Product Context
Design an ML system for Apple Card authorization fraud detection. The system scores each card-present or card-not-present transaction in real time and decides whether to approve, step up with additional verification, or decline, while minimizing false declines for legitimate customers.
Scale
| Signal | Value |
|---|
| Apple Card active users | 35M |
| Peak authorization QPS | 120K |
| Average QPS | 45K |
| Transactions per day | ~3.8B authorization events/month |
| Merchant population | 60M+ merchants globally |
| Device graph size | 500M+ Apple devices/accounts/cards linked entities |
| End-to-end decision latency budget | 200ms p99 |
| Feature freshness target | <5s for streaming counters |
Task
- Clarify the product and risk requirements: what actions the system can take, acceptable fraud loss, and customer experience constraints.
- Size the system and propose an end-to-end architecture for training, feature computation, and online serving.

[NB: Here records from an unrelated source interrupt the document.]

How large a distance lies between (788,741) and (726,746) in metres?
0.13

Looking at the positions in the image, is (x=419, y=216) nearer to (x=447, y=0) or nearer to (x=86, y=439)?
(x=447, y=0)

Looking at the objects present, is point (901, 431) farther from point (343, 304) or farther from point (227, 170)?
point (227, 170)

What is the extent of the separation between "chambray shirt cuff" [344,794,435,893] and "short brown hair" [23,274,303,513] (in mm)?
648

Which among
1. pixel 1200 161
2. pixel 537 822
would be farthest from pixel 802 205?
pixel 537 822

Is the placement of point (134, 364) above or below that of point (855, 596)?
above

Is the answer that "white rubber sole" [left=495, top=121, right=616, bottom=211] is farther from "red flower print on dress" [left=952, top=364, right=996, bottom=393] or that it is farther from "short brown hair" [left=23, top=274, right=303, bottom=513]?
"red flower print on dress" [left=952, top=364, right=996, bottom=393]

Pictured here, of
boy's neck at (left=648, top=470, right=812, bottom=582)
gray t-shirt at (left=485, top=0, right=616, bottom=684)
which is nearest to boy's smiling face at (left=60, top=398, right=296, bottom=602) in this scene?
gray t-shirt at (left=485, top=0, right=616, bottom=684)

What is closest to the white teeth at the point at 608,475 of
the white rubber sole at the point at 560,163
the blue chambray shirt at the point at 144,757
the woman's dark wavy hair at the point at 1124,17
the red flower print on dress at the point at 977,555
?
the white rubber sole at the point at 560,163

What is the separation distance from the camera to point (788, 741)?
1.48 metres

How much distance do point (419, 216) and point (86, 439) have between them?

- Design a multi-stage decision pipeline (fast rules / candidate risk retrieval / ML ranking / policy layer) and justify model choices per stage.

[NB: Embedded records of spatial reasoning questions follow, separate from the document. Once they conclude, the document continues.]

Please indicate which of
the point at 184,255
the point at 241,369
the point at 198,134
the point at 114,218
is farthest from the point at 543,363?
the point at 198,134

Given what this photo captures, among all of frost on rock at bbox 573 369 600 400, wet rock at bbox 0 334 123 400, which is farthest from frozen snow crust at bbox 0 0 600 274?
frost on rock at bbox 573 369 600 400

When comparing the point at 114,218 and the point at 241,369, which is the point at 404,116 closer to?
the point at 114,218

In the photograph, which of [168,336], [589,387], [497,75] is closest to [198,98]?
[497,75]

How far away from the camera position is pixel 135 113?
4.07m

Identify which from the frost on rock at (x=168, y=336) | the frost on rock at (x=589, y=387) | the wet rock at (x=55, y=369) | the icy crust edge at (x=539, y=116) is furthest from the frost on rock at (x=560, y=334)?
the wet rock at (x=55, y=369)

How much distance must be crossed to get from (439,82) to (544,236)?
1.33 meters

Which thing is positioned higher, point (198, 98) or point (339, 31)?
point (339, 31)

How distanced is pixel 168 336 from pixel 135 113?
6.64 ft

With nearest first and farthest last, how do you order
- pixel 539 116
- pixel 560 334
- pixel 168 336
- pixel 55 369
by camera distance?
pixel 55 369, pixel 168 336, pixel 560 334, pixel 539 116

- Define the online vs batch feature strategy, including how you would build an online/offline feature store and avoid training-serving skew.
- Propose offline and online evaluation, thresholding, and rollout strategy, including how to handle delayed labels and concept drift.

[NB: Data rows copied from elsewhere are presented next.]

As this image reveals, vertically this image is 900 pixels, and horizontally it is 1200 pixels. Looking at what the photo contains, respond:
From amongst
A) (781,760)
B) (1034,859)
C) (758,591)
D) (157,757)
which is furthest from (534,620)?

- Identify key failure modes, monitoring, and fallback behavior under partial outages or model degradation.
Constraints
- The system must return a decision in under 200ms p99, including feature fetches and network overhead.
- Fraud labels are delayed and partially observed due to chargebacks, disputes, and manual investigations.
- The system must satisfy financial compliance, auditability, and explainability requirements for adverse actions.
- Customer friction is expensive: unnecessary declines or step-ups hurt trust and transaction conversion.
- Some features are only available in batch; others must be computed from streaming events in near real time.
- The design should support global traffic bursts (e.g., holiday shopping) and regional failover without materially increasing fraud loss.